A favorite study of these advocates is 1995’s “Armed Resistance to Crime: The Prevalence and Nature of Self-Defense With a Gun” (Journal of Criminal Law and Criminology, Fall/95), byGary Kleck and Marc Gertz, which found that guns were used defensively about 2.5 million times annually in the U.S.—or almost 7,000 times a day.
Researcher John Lott conducted another study favored by gun advocates, published in his 1998 book More Guns, Less Crime, which claimed that increasing numbers of concealed carry permits in a given area are associated with decreasing crime rates.
Both studies have been convincingly challenged in the scientific community. In a 2004 meta-study of gun research, the National Research Council of the National Academies of Science found that Lott’s claims were not supported by his data. And when Lott misrepresented the report (New York Post, 12/29/04), the NAS published a letter (Deltoid, 1/26/05) listing his distortions. Shooting Down the More Guns Less Crime Hypothesis (11/02), a paper published by the National Bureau of Economic Research, found crime actually increased in states and locales where concealed carry laws had been adopted.
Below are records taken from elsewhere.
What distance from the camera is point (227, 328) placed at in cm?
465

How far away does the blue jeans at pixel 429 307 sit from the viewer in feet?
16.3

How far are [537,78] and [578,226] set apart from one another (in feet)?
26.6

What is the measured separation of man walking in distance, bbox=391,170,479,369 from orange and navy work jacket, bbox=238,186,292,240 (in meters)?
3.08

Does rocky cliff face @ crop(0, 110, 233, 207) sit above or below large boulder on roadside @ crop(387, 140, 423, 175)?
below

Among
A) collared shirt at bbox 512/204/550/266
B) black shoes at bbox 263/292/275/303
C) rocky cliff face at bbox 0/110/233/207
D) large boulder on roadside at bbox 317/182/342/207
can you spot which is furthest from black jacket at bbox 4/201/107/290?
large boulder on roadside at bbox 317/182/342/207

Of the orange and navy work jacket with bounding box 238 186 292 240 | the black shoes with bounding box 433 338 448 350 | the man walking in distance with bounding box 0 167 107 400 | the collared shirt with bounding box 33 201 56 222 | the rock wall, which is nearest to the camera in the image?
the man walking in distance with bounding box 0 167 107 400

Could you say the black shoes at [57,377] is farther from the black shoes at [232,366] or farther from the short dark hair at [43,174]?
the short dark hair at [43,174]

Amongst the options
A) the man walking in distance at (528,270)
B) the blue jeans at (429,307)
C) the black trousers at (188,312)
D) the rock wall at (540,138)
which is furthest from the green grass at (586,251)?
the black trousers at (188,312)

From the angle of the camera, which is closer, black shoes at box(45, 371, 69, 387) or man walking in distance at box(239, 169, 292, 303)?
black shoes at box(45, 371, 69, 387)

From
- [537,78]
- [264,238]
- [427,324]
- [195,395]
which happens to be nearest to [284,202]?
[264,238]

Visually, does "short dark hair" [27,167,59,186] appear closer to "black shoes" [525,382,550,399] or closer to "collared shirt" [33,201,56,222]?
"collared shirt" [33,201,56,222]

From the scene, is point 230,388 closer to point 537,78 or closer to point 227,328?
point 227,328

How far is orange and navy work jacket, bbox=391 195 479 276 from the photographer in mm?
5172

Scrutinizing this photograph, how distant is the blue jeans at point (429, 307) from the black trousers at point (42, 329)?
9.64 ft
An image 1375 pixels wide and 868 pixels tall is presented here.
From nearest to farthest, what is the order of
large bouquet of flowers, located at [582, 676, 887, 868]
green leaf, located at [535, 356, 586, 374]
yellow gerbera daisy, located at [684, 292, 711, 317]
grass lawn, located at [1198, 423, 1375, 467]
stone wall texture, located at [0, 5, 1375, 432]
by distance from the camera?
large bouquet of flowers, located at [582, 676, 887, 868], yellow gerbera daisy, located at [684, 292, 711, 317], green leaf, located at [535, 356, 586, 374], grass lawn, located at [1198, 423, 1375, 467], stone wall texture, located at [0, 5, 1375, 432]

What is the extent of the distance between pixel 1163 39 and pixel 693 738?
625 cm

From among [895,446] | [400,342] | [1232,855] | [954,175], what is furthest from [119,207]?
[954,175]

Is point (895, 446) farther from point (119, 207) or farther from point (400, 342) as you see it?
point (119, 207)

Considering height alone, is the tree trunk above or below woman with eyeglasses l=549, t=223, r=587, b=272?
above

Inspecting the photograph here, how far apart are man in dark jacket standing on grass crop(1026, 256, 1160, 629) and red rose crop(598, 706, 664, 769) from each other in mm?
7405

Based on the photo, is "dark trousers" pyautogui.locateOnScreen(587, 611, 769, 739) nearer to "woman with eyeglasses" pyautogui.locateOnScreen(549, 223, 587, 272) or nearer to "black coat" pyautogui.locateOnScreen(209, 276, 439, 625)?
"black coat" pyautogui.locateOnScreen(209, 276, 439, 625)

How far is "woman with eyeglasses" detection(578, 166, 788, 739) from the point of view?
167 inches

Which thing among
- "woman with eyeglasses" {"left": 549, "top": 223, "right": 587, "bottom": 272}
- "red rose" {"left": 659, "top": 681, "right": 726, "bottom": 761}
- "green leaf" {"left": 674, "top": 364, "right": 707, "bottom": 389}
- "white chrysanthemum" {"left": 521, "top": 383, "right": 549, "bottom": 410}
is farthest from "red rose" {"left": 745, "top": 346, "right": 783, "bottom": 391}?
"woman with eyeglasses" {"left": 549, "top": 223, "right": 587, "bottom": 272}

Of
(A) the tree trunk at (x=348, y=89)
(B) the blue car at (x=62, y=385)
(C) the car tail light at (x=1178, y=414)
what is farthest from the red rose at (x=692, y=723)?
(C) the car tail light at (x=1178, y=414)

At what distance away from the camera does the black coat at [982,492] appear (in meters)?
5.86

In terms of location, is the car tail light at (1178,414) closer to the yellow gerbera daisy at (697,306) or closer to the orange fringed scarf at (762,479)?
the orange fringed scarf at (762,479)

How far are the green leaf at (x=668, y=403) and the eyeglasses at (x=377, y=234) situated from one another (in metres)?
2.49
The Harvard School of Public Health’s David Hemenway took on Kleck in Survey Research and Self Defense Gun Use: An Explanation of Extreme Overestimates (Journal of Criminal Law and Criminology, 1997), demonstrating that because of the nature of the data, Kleck’s self-reported phone survey finding 2.5 million defensive uses of guns per year was wildly exaggerated. For example, Kleck says guns were used to defend against 845,000 burglaries in 1992, a year in which the National Crime Victimization Survey says there were fewer than 6 million burglaries.